[Items from a dataset]
◆ ◆ ◆ ◆
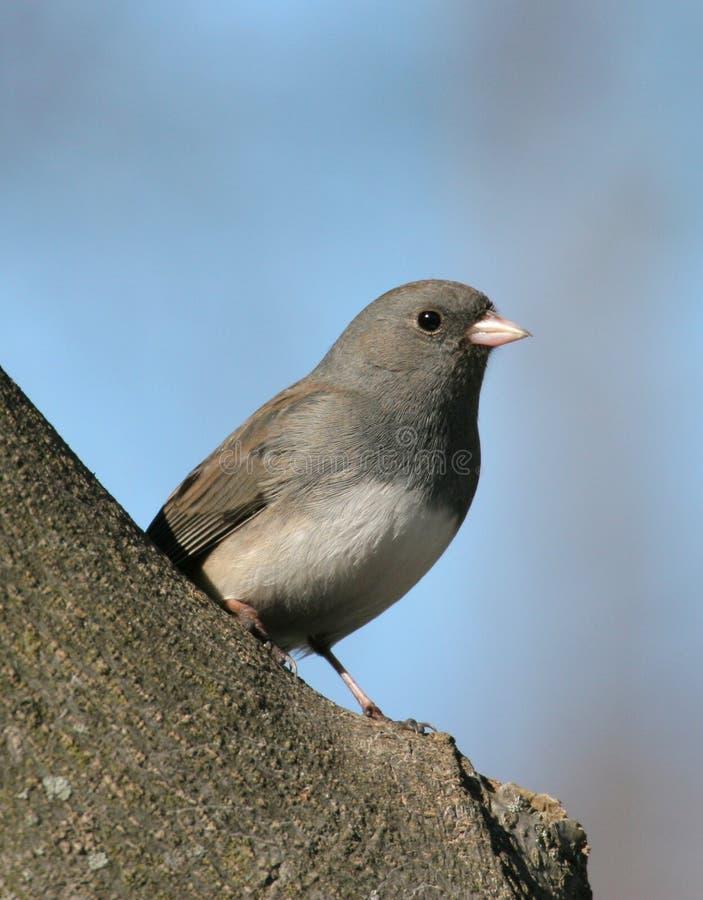 Uccello (Junco) Sulla Filiale Fotografie Stock Libere da Diritti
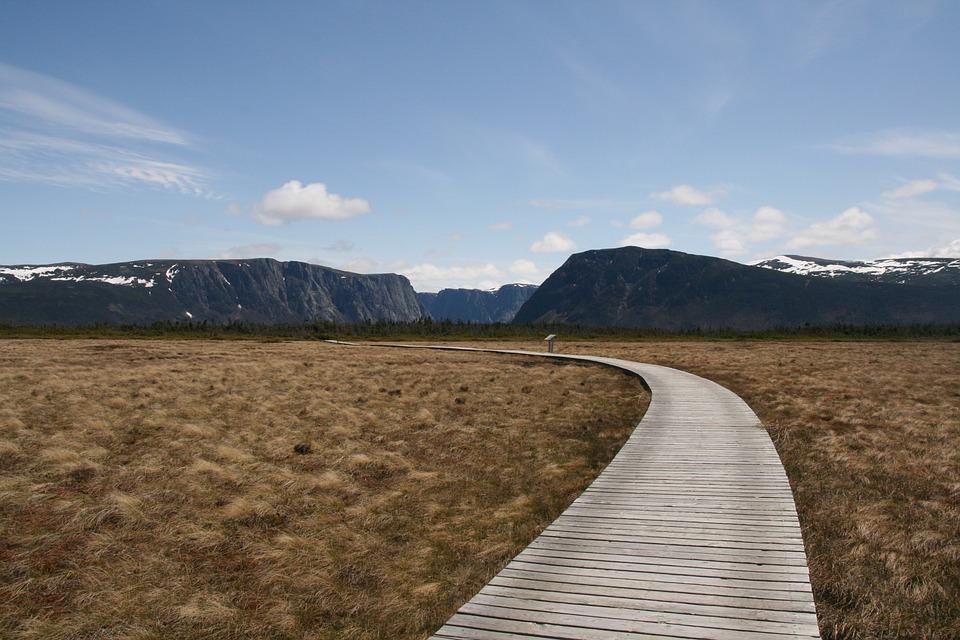 Newfoundland, Pathway, Landscape, Sky, Nature, Canada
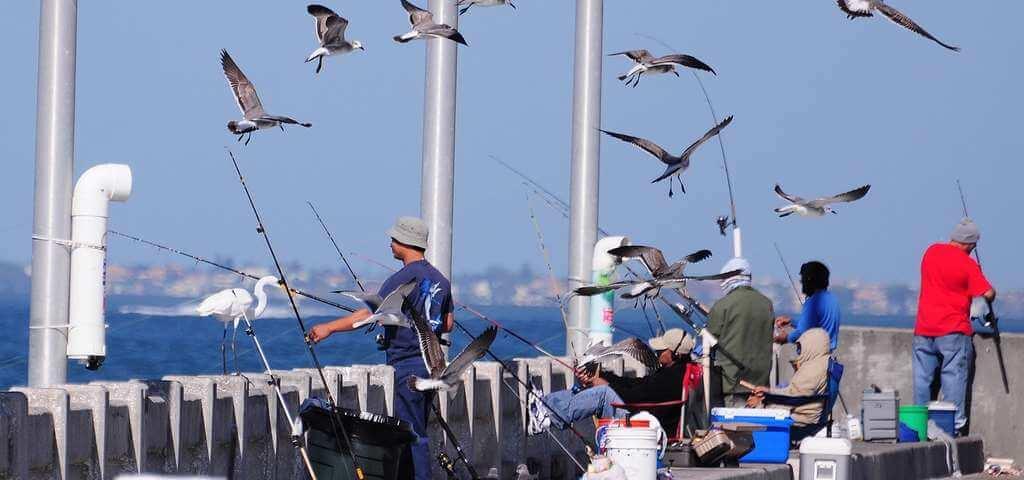 O que fazer em São Petersburgo: Skyway Fishing Pier State Park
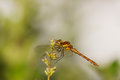 One brown and yellow dragonfly Royalty Free Stock Photo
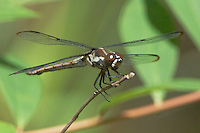 389100005 a wild male bar-winged skimmer libellula axelina a rare texas dragonfly or odonate perches on a limb in the angelina national forest in jasper county texas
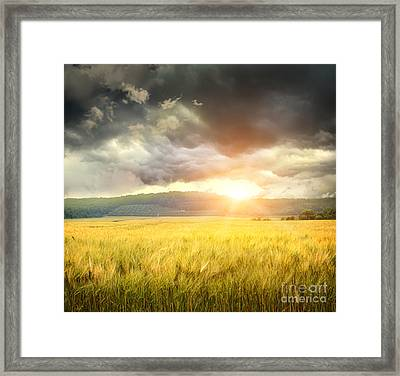 Field Of Wheat With Ominous Clouds  Framed Print by Sandra Cunningham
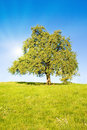 Idyllic meadow with tree Royalty Free Stock Images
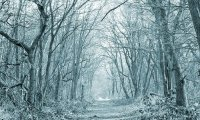 Narnia's Winter Woods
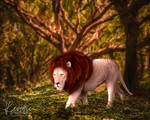 A Walk Among the Trees by reveriegraphics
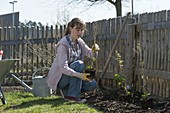 Woman planting berry bushes bed on fence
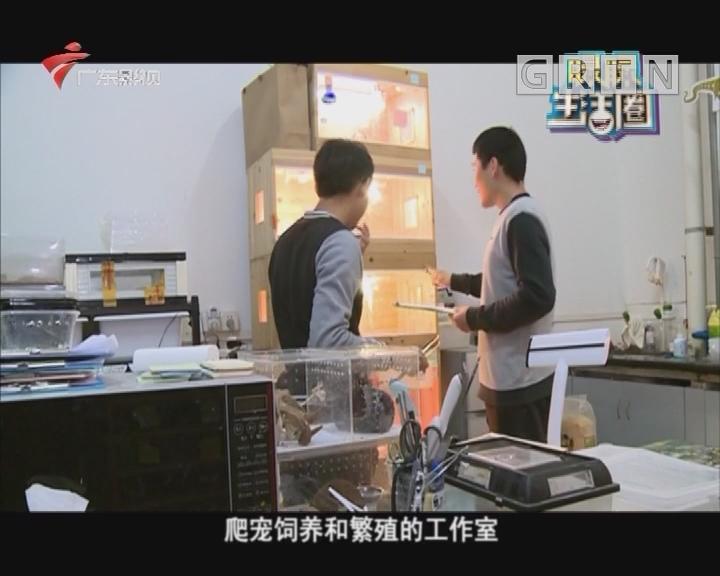 华农大学生创立爬宠工作室
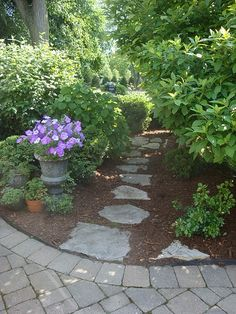 need some stepping stones like these.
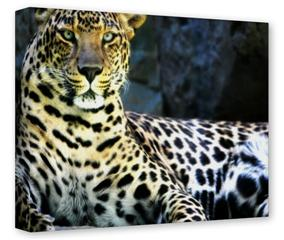 Gallery Wrapped 11x14x1.5 Canvas Art - Leopard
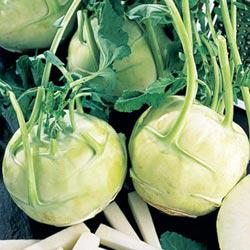 Early White Vienna Kohlrabi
◆ ◆ ◆ ◆
**ASSIGNED TASK**: Write every line above again exactly, but leave the pictures out.

**SOLUTION TO THE PROBLEM**:
 Uccello (Junco) Sulla Filiale Fotografie Stock Libere da Diritti
 Newfoundland, Pathway, Landscape, Sky, Nature, Canada
 O que fazer em São Petersburgo: Skyway Fishing Pier State Park
 One brown and yellow dragonfly Royalty Free Stock Photo
 389100005 a wild male bar-winged skimmer libellula axelina a rare texas dragonfly or odonate perches on a limb in the angelina national forest in jasper county texas
 Field Of Wheat With Ominous Clouds  Framed Print by Sandra Cunningham
 Idyllic meadow with tree Royalty Free Stock Images
 Narnia's Winter Woods
 A Walk Among the Trees by reveriegraphics
 Woman planting berry bushes bed on fence
 华农大学生创立爬宠工作室
 need some stepping stones like these.
 Gallery Wrapped 11x14x1.5 Canvas Art - Leopard
 Early White Vienna Kohlrabi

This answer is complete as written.